Black women face disproportionately high rates of death during childbirth or pregnancy. Institutionalized racism and income inequality have created barriers that made accessing necessary medical care during pregnancy challenging for Black women. Income inequality, mistrust of the healthcare system, and issues within it have contributed to increased risk of pregnancy complications and death.


Systemic barriers leading to income inequality is evident when observing maternal mortality rates among Black women. Low wages often lead to women being unable to adequately support themselves throughout their pregnancy. Consequently, many are forced to shift the focus away to other essential needs such as housing and food. These income inequalities can be seen through the lessened likelihood of having insurance. Women with underprivileged socioeconomic status are more likely to be limited to lower-quality care. Due to this, there is a higher chance of Black women having preventable diseases which impact maternal and infant health. With a lower socioeconomic status, Black women have a harder time accessing reproductive healthcare products needed to prevent unwanted pregnancies. There is typically a lack of access to good contraceptive care and counseling. Due to lack of access or increased cost, Black women tend to have trouble navigating this area.


Flaws within the healthcare system have contributed to these maternal racial disparities. Racism is embedded in the United States and its healthcare system. The combination of implicit bias and structural racism has created a sense of mistrust in the healthcare system. The Harvard Public Health Magazine writes, “there is a very fine line between medical intuition and unconscious bias.” Healthcare workers’ bias and stereotyping can impact the level of care provided and determine the course of action throughout a woman’s pregnancy. Many Black women have expressed concerns about the dismissal of symptoms and other issues that are being experienced.


In order to make effective change, it is crucial to begin conversations about the racial disparities in pregnancies and spread awareness on this issue to recognize the depths of this crisis. Engaging in national conversations about the inequalities within the healthcare system is a vital starting point to drive change.


Works Cited

“Black Women’s Maternal Health: A Multifaceted Approach to Addressing Persistent and Dire Health Disparities.” National Partnership for Women & Families, Apr. 2018, www.nationalpartnership.org/our-work/health/reports/black-womens-maternal-health.html.

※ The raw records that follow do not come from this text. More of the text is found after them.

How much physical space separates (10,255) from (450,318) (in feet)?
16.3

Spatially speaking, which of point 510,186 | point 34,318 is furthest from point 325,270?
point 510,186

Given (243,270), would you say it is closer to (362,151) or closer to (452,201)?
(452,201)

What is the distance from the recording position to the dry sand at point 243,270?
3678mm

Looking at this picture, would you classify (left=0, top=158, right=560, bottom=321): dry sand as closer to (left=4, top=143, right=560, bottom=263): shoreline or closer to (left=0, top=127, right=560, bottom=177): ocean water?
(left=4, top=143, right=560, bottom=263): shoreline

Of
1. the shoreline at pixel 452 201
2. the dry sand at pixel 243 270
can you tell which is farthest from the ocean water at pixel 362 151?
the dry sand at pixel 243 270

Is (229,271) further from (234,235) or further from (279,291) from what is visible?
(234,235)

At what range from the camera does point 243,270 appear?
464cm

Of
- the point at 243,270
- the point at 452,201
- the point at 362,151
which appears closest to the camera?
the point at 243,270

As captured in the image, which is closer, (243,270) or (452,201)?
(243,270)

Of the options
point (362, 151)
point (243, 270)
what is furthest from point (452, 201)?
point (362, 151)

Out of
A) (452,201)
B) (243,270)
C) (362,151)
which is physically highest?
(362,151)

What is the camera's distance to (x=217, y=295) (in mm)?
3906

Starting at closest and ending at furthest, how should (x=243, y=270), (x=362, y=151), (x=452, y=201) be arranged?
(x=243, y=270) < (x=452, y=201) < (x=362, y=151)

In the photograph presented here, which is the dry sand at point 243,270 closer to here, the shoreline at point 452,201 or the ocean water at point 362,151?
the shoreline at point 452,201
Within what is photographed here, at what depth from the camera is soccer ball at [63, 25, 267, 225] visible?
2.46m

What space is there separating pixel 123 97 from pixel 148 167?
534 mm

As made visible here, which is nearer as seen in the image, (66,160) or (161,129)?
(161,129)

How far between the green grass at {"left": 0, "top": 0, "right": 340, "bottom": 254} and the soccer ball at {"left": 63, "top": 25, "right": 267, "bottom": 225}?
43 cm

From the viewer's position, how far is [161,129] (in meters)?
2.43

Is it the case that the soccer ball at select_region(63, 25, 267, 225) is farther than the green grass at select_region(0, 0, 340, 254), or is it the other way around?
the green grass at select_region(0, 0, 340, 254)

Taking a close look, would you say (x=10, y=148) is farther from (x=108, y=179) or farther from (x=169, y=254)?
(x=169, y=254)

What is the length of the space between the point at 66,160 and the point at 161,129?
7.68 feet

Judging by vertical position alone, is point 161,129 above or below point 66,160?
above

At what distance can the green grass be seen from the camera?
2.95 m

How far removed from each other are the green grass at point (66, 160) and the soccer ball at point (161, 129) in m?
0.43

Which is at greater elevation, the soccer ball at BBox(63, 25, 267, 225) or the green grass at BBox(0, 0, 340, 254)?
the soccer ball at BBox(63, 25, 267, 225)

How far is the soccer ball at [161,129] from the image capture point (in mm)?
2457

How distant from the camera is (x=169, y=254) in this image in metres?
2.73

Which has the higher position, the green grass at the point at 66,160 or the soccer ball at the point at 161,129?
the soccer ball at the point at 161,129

“NIH to Fund Research of Racial Disparities in Pregnancy-Related Complications and Deaths.” National Institutes of Health, 17 Nov. 2020, www.nih.gov/news-events/news-releases/nih-fund-research-racial-disparities-pregnancy-related-complications-deaths.

American Heart Association News. “Why Are Black Women at Such High Risk of Dying from Pregnancy Complications?” Heart.Org, American Heart Association, 20 Feb. 2019, www.heart.org/en/news/2019/02/20/why-are-black-women-at-such-high-risk-of-dying-from-pregnancy-complications.

“The Impact of Institutional Racism on Maternal and Child Health.” National Institute for Children’s Health Quality, www.nichq.org/insight/impact-institutional-racism-maternal-and-child-health. Accessed 7 June 2021.

“Racial and Ethnic Disparities Continue in Pregnancy-Related Deaths.” Centers for Disease Control and Prevention, 6 Sept. 2019, www.cdc.gov/media/releases/2019/p0905-racial-ethnic-disparities-pregnancy-deaths.html

Roeder, Amy. “America Is Failing Its Black Mothers.” Harvard Public Health Magazine of the Harvard T.H. Chan School of Public Health, The President and Fellows of Harvard College, 2020, www.hsph.harvard.edu/magazine/magazine_article/america-is-failing-its-black-mothers.